### Brief A:
Extract each line of the entries below that contains the string "further".

====== Given text ======

第 94 番
大凶 · Great Misfortune
The Broken Vow
約束破却
Original (Kanbun)
誓言一旦破即傷 / 信任失却難再建 / 不可単言以復元 / 重建須経長年月
Literal Translation
A vow once broken, the wound is immediate / Trust lost is hard to rebuild / Cannot be restored by mere words / Rebuilding requires long years
Modern Reading
A trust has been broken — yours of someone, or someone's of you. The great misfortune is not in the breach itself; it is in believing that an apology, an explanation, or a strong intention can rebuild what only time and consistent action can rebuild. **Words cannot heal trust. Only years of evidence can. Or the trust is simply over.**
Interpretation
Overall
Great misfortune in trust rupture. A foundational trust has been broken in a way that words cannot fix. Either the slow path of rebuilding through evidence, or honest acceptance that the relationship to that trust has changed.

====== Extracted information ======

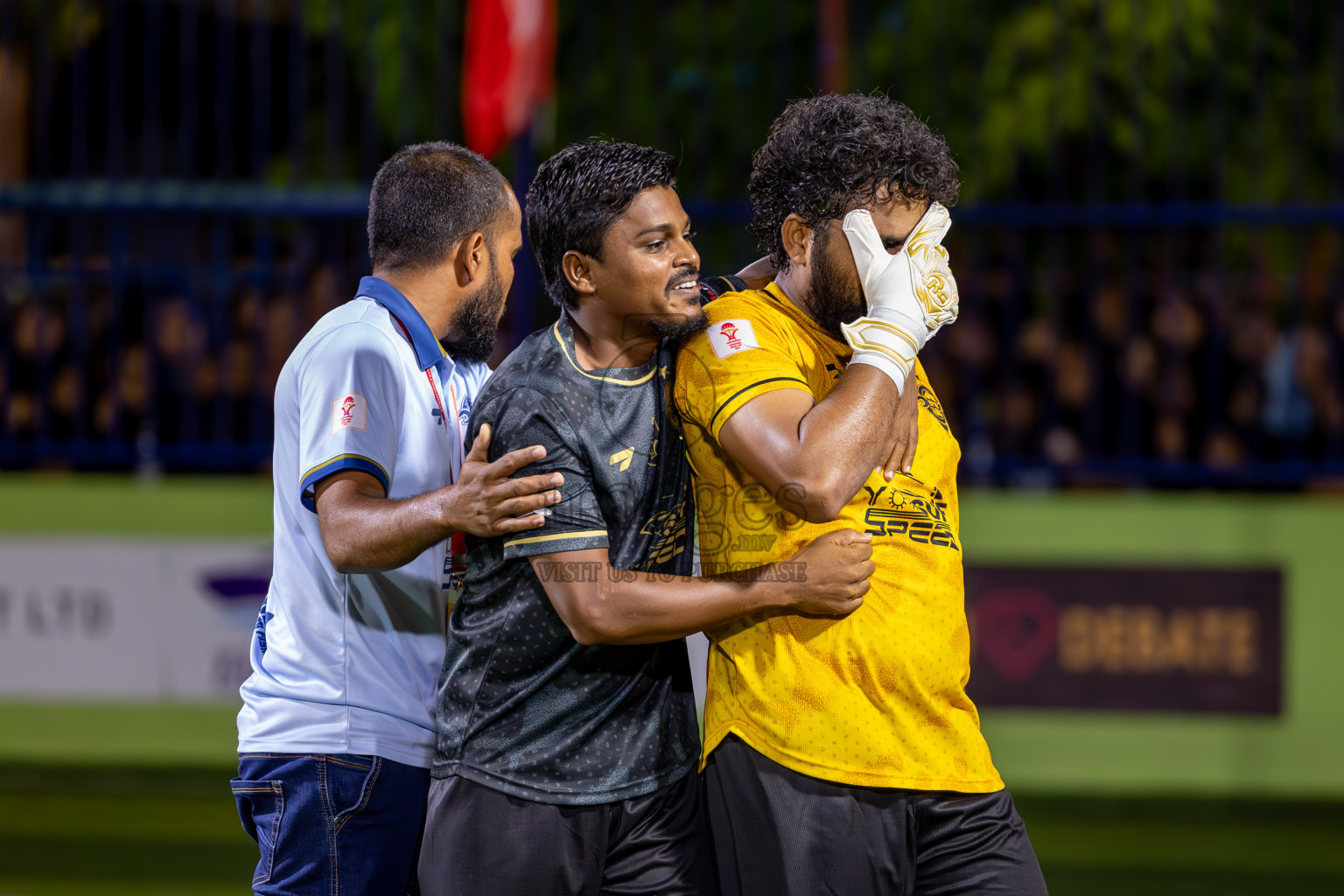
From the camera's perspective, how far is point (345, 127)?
872 cm

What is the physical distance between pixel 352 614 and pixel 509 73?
Answer: 13.8 feet

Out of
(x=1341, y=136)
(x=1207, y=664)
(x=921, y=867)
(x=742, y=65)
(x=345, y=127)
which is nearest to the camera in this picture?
(x=921, y=867)

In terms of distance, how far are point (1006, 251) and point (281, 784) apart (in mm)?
4635

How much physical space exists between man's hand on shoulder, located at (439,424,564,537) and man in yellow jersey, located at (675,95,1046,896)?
0.29m

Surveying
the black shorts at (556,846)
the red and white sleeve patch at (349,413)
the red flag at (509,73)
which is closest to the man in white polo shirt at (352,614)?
the red and white sleeve patch at (349,413)

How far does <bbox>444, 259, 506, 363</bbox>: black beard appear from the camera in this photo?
274 centimetres

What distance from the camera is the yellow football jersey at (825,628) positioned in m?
2.27

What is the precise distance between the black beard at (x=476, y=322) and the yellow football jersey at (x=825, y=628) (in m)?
0.56

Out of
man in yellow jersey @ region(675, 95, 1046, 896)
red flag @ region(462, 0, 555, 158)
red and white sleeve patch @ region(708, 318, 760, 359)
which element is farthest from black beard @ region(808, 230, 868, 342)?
red flag @ region(462, 0, 555, 158)

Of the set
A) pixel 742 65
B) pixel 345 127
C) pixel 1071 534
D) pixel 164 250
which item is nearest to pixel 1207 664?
pixel 1071 534

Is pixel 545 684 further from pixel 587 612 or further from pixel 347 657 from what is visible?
pixel 347 657

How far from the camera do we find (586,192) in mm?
2324

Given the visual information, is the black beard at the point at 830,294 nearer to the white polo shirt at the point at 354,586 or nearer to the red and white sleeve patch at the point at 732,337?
the red and white sleeve patch at the point at 732,337

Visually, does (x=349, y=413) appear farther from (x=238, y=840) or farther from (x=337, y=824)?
(x=238, y=840)
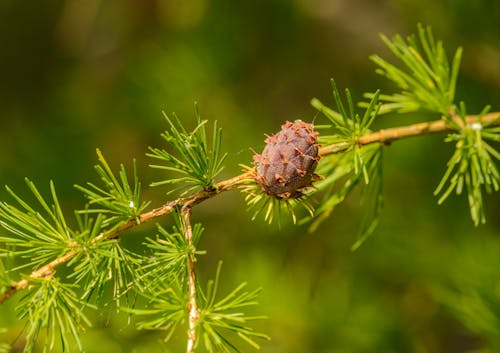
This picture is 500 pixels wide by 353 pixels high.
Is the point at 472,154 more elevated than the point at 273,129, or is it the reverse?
the point at 273,129

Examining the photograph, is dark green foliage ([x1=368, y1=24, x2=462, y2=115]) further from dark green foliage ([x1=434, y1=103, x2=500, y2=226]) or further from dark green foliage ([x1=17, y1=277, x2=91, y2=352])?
dark green foliage ([x1=17, y1=277, x2=91, y2=352])

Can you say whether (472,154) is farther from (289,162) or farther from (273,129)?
(273,129)

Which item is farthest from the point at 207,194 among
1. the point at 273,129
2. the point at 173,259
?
the point at 273,129

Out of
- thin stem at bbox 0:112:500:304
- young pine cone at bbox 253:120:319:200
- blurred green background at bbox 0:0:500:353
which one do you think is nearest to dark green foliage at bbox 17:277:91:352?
thin stem at bbox 0:112:500:304

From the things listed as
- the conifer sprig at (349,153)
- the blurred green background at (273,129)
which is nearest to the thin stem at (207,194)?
the conifer sprig at (349,153)

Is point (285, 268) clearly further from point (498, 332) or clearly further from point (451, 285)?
point (498, 332)

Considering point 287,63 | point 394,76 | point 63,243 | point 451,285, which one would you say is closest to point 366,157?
point 394,76

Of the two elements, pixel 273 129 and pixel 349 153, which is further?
pixel 273 129
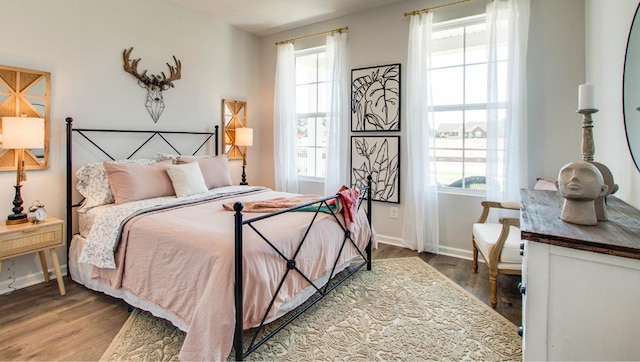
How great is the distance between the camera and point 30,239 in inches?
95.7

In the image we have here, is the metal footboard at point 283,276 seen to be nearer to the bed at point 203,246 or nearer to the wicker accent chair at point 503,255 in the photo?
the bed at point 203,246

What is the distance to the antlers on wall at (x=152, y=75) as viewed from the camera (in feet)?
11.0

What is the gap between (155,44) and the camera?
11.8 ft

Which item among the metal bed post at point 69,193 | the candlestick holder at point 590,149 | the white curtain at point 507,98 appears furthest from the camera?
the white curtain at point 507,98

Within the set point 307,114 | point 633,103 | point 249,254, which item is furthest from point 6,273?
point 633,103

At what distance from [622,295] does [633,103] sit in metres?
1.13

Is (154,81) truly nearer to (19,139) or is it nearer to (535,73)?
(19,139)

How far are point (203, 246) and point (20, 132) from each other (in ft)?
5.77

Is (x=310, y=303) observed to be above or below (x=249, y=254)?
below

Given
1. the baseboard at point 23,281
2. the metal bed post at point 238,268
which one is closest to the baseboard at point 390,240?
the metal bed post at point 238,268

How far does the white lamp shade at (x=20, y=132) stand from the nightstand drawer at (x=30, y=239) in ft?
1.97

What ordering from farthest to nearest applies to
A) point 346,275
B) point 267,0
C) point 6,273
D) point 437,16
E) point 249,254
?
point 267,0
point 437,16
point 346,275
point 6,273
point 249,254

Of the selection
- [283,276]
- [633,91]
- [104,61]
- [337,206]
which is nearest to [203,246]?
[283,276]

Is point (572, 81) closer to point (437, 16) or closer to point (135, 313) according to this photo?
point (437, 16)
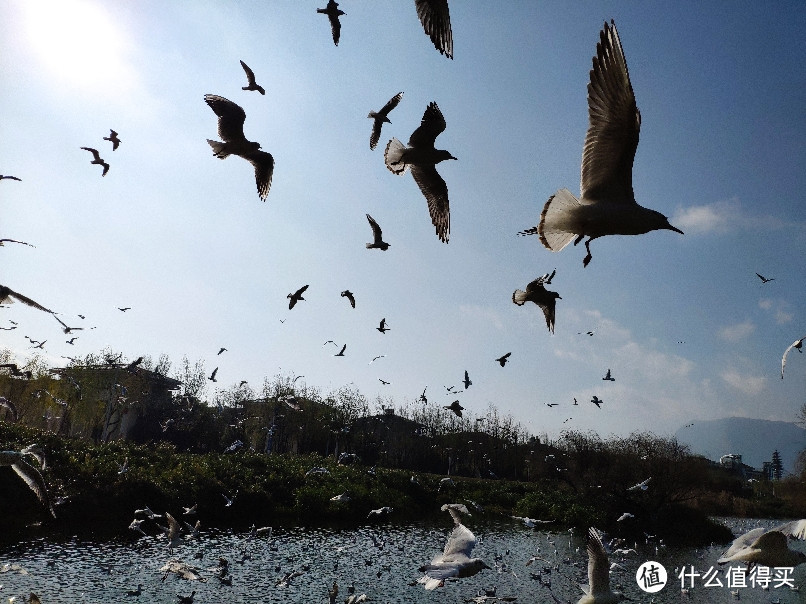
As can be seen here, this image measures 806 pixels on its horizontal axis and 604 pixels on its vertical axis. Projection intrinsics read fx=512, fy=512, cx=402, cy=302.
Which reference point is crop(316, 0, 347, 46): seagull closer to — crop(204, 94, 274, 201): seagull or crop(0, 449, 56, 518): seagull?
crop(204, 94, 274, 201): seagull

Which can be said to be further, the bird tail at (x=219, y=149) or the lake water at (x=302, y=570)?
the lake water at (x=302, y=570)

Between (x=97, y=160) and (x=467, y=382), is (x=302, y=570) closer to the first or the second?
(x=467, y=382)

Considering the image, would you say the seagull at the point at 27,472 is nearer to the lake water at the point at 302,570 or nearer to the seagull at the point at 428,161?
the seagull at the point at 428,161

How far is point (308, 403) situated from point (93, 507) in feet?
114

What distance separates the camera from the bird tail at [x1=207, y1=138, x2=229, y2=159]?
803cm

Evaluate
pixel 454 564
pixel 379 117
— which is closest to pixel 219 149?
pixel 379 117

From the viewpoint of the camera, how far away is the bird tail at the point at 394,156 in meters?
7.93

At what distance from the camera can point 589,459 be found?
121 ft

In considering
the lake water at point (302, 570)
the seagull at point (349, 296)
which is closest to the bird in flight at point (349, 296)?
the seagull at point (349, 296)

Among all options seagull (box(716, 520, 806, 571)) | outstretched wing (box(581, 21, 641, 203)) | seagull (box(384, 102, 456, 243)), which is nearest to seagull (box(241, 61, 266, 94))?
seagull (box(384, 102, 456, 243))

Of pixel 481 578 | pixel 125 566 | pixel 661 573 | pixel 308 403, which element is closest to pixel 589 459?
pixel 661 573

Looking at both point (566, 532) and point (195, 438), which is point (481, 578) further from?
point (195, 438)

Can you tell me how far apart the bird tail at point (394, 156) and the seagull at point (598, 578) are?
569 centimetres

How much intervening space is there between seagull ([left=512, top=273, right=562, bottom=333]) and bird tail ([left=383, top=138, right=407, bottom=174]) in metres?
3.09
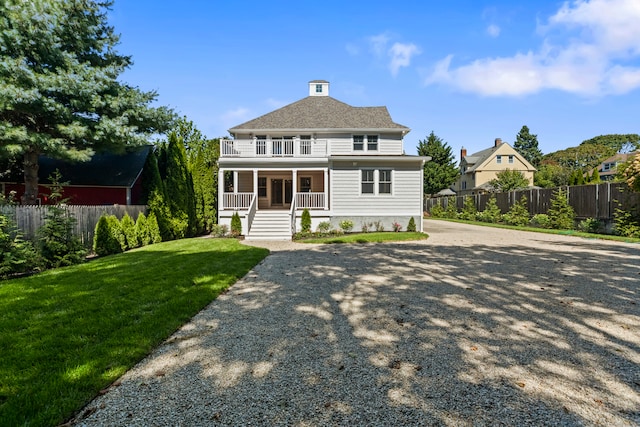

======

### Brief B:
From the fortune above, extract the passage starting at "誓言一旦破即傷 / 信任失却難再建" and ending at "trust has changed.", word for word.

### Task answer A:
Is pixel 545 684 further from pixel 587 612 or further from pixel 347 657 from what is visible?
Examining the photograph, is dark green foliage ([x1=368, y1=24, x2=462, y2=115]) further from dark green foliage ([x1=434, y1=103, x2=500, y2=226]) or further from dark green foliage ([x1=17, y1=277, x2=91, y2=352])?
Is point (285, 268) clearly further from point (498, 332) or clearly further from point (451, 285)?
Of the two elements, pixel 273 129 and pixel 349 153, which is further?
Which can be said to be further, the bird tail at (x=219, y=149) or the lake water at (x=302, y=570)?
Looking at both point (566, 532) and point (195, 438), which is point (481, 578) further from?

### Task answer B:
誓言一旦破即傷 / 信任失却難再建 / 不可単言以復元 / 重建須経長年月
Literal Translation
A vow once broken, the wound is immediate / Trust lost is hard to rebuild / Cannot be restored by mere words / Rebuilding requires long years
Modern Reading
A trust has been broken — yours of someone, or someone's of you. The great misfortune is not in the breach itself; it is in believing that an apology, an explanation, or a strong intention can rebuild what only time and consistent action can rebuild. **Words cannot heal trust. Only years of evidence can. Or the trust is simply over.**
Interpretation
Overall
Great misfortune in trust rupture. A foundational trust has been broken in a way that words cannot fix. Either the slow path of rebuilding through evidence, or honest acceptance that the relationship to that trust has changed.